## 练习题
1. 请照抄关于Cgroups的文章中从“Cgroups可以做什么?”开始、到“2.进程组的优先级控制(Prioritization )。比如:可以使用cpu子系统为某个进程组分配特定cpu share。”为止(包括这两处)的文字。
2. 根据关于Cgroups的文章,Cgroups最初是由谁提出的?
3. 请接着关于Cgroups的文章的最后一句往下续写。

## 文章
-------

Cgroups是什么

原文地址:https://www.cnblogs.com/lisperl/archive/2013/01/14/2860353.html

作者:王喆锋 zhefwang@gmail.com(侵删)

 

Cgroups是什么?

Cgroups是control groups的缩写,是Linux内核提供的一种可以限制、记录、隔离进程组(process groups)所使用的物理资源(如:cpu,memory,IO等等)的机制。最初由google的工程师提出,后来被整合进Linux内核。Cgroups也是LXC为实现虚拟化所使用的资源管理手段,可以说没有cgroups就没有LXC。

Cgroups可以做什么?

Cgroups最初的目标是为资源管理提供的一个统一的框架,既整合现有的cpuset等子系统,也为未来开发新的子系统提供接口。现在的cgroups适用于多种应用场景,从单个进程的资源控制,到实现操作系统层次的虚拟化(OS Level Virtualization)。Cgroups提供了一下功能:

  • 1.限制进程组可以使用的资源数量(Resource limiting )。比如:memory子系统可以为进程组设定一个memory使用上限,一旦进程组使用的内存达到限额再申请内存,就会出发OOM(out of memory)。
  • 2.进程组的优先级控制(Prioritization )。比如:可以使用cpu子系统为某个进程组分配特定cpu share。
  • 3.记录进程组使用的资源数量(Accounting )。比如:可以使用cpuacct子系统记录某个进程组使用的cpu时间
  • 4.进程组隔离(isolation)。比如:使用ns子系统可以使不同的进程组使用不同的namespace,以达到隔离的目的,不同的进程组有各自的进程、网络、文件系统挂载空间。

-------

## 数据记录
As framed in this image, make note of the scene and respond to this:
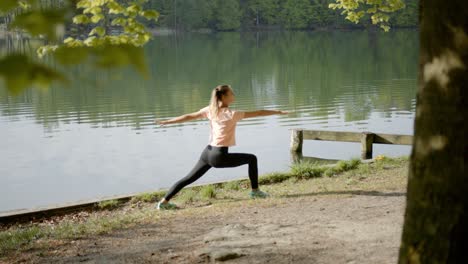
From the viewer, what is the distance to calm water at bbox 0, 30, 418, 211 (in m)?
13.3

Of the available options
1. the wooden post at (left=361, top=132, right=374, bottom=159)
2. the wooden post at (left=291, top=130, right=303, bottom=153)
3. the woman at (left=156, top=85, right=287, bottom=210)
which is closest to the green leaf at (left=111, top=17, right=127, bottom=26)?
the woman at (left=156, top=85, right=287, bottom=210)

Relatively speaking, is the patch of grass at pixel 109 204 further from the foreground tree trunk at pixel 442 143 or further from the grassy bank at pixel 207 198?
the foreground tree trunk at pixel 442 143

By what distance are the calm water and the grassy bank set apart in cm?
174

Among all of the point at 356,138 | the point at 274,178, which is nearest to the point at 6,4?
the point at 274,178

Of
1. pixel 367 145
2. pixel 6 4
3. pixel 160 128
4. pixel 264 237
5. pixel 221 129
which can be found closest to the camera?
pixel 6 4

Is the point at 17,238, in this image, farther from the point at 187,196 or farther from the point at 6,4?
the point at 6,4

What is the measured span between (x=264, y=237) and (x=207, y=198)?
3.27 meters

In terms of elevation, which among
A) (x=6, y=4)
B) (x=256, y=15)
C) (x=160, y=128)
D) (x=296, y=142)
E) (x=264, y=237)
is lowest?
(x=160, y=128)

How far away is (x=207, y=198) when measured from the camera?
30.2ft

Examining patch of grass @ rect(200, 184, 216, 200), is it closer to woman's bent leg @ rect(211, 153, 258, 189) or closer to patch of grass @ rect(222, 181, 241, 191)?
patch of grass @ rect(222, 181, 241, 191)

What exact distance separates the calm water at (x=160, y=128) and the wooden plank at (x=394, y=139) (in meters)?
1.74

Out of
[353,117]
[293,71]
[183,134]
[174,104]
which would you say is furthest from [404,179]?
[293,71]

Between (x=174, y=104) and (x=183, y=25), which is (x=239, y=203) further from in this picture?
(x=183, y=25)

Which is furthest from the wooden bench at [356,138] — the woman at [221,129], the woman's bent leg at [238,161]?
the woman at [221,129]
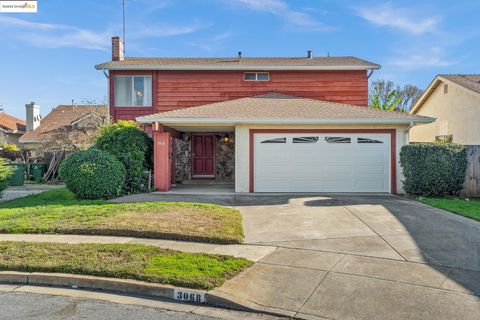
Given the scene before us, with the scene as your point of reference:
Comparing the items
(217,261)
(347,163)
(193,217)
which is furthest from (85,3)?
(217,261)

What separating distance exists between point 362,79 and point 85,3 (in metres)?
12.6

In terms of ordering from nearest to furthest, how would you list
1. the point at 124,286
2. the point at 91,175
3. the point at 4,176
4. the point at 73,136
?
the point at 124,286 < the point at 91,175 < the point at 4,176 < the point at 73,136

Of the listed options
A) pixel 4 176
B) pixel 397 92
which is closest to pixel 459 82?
pixel 397 92

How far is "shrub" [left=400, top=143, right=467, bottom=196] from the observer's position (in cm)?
1102

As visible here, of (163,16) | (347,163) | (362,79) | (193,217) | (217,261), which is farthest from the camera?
(362,79)

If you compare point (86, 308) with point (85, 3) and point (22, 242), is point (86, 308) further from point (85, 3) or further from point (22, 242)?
point (85, 3)

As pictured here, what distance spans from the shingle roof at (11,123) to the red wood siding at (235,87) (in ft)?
80.0

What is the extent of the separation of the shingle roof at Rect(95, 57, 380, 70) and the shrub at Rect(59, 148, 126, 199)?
6.68 m

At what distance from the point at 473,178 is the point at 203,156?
11656 mm

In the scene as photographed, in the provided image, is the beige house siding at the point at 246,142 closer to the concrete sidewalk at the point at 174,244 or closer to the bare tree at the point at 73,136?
the concrete sidewalk at the point at 174,244

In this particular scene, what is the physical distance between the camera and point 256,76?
1716cm

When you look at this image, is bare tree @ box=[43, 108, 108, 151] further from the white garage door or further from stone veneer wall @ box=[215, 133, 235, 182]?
the white garage door

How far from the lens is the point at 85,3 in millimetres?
14266

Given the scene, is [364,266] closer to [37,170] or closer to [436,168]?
[436,168]
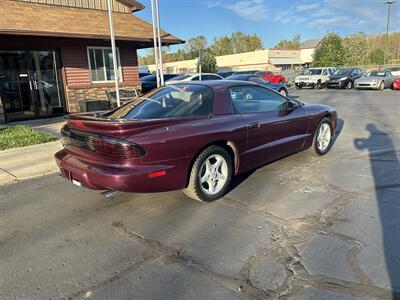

-------

## 参考答案
1.
Cgroups可以做什么?

Cgroups最初的目标是为资源管理提供的一个统一的框架,既整合现有的cpuset等子系统,也为未来开发新的子系统提供接口。现在的cgroups适用于多种应用场景,从单个进程的资源控制,到实现操作系统层次的虚拟化(OS Level Virtualization)。Cgroups提供了一下功能:

  • 1.限制进程组可以使用的资源数量(Resource limiting )。比如:memory子系统可以为进程组设定一个memory使用上限,一旦进程组使用的内存达到限额再申请内存,就会出发OOM(out of memory)。
  • 2.进程组的优先级控制(Prioritization )。比如:可以使用cpu子系统为某个进程组分配特定cpu share。

2. 由google的工程师提出。

3.
  • 5.进程组控制(control)。比如:使用freezer子系统可以将进程组挂起和恢复。

Cgroups相关概念及其关系

相关概念

  • 1.任务(task)。在cgroups中,任务就是系统的一个进程。
  • 2.控制族群(control group)。控制族群就是一组按照某种标准划分的进程。Cgroups中的资源控制都是以控制族群为单位实现。一个进程可以加入到某个控制族群,也从一个进程组迁移到另一个控制族群。一个进程组的进程可以使用cgroups以控制族群为单位分配的资源,同时受到cgroups以控制族群为单位设定的限制。
  • 3.层级(hierarchy)。控制族群可以组织成hierarchical的形式,既一颗控制族群树。控制族群树上的子节点控制族群是父节点控制族群的孩子,继承父控制族群的特定的属性。 4.子系统(subsytem)。一个子系统就是一个资源控制器,比如cpu子系统就是控制cpu时间分配的一个控制器。子系统必须附加(attach)到一个层级上才能起作用,一个子系统附加到某个层级以后,这个层级上的所有控制族群都受到这个子系统的控制。

相互关系

  • 1.每次在系统中创建新层级时,该系统中的所有任务都是那个层级的默认 cgroup(我们称之为 root cgroup ,此cgroup在创建层级时自动创建,后面在该层级中创建的cgroup都是此cgroup的后代)的初始成员。
  • 2.一个子系统最多只能附加到一个层级。
  • 3.一个层级可以附加多个子系统。
  • 4.一个任务可以是多个cgroup的成员,但是这些cgroup必须在不同的层级。
  • 5.系统中的进程(任务)创建子进程(任务)时,该子任务自动成为其父进程所在 cgroup 的成员。然后可根据需要将该子任务移动到不同的 cgroup 中,但开始时它总是继承其父任务 的cgroup。

Cgroups子系统介绍

  1. blkio -- 这个子系统为块设备设定输入/输出限制,比如物理设备(磁盘,固态硬盘,USB 等等)。
  2. cpu -- 这个子系统使用调度程序提供对 CPU 的 cgroup 任务访问。
  3. cpuacct -- 这个子系统自动生成 cgroup 中任务所使用的 CPU 报告。
  4. cpuset -- 这个子系统为 cgroup 中的任务分配独立 CPU(在多核系统)和内存节点。
  5. devices -- 这个子系统可允许或者拒绝 cgroup 中的任务访问设备。
  6. freezer -- 这个子系统挂起或者恢复 cgroup 中的任务。
  7. memory -- 这个子系统设定 cgroup 中任务使用的内存限制,并自动生成由那些任务使用的内存资源报告。
  8. net_cls -- 这个子系统使用等级识别符(classid)标记网络数据包,可允许 Linux 流量控制程序(tc)识别从具体 cgroup 中生成的数据包。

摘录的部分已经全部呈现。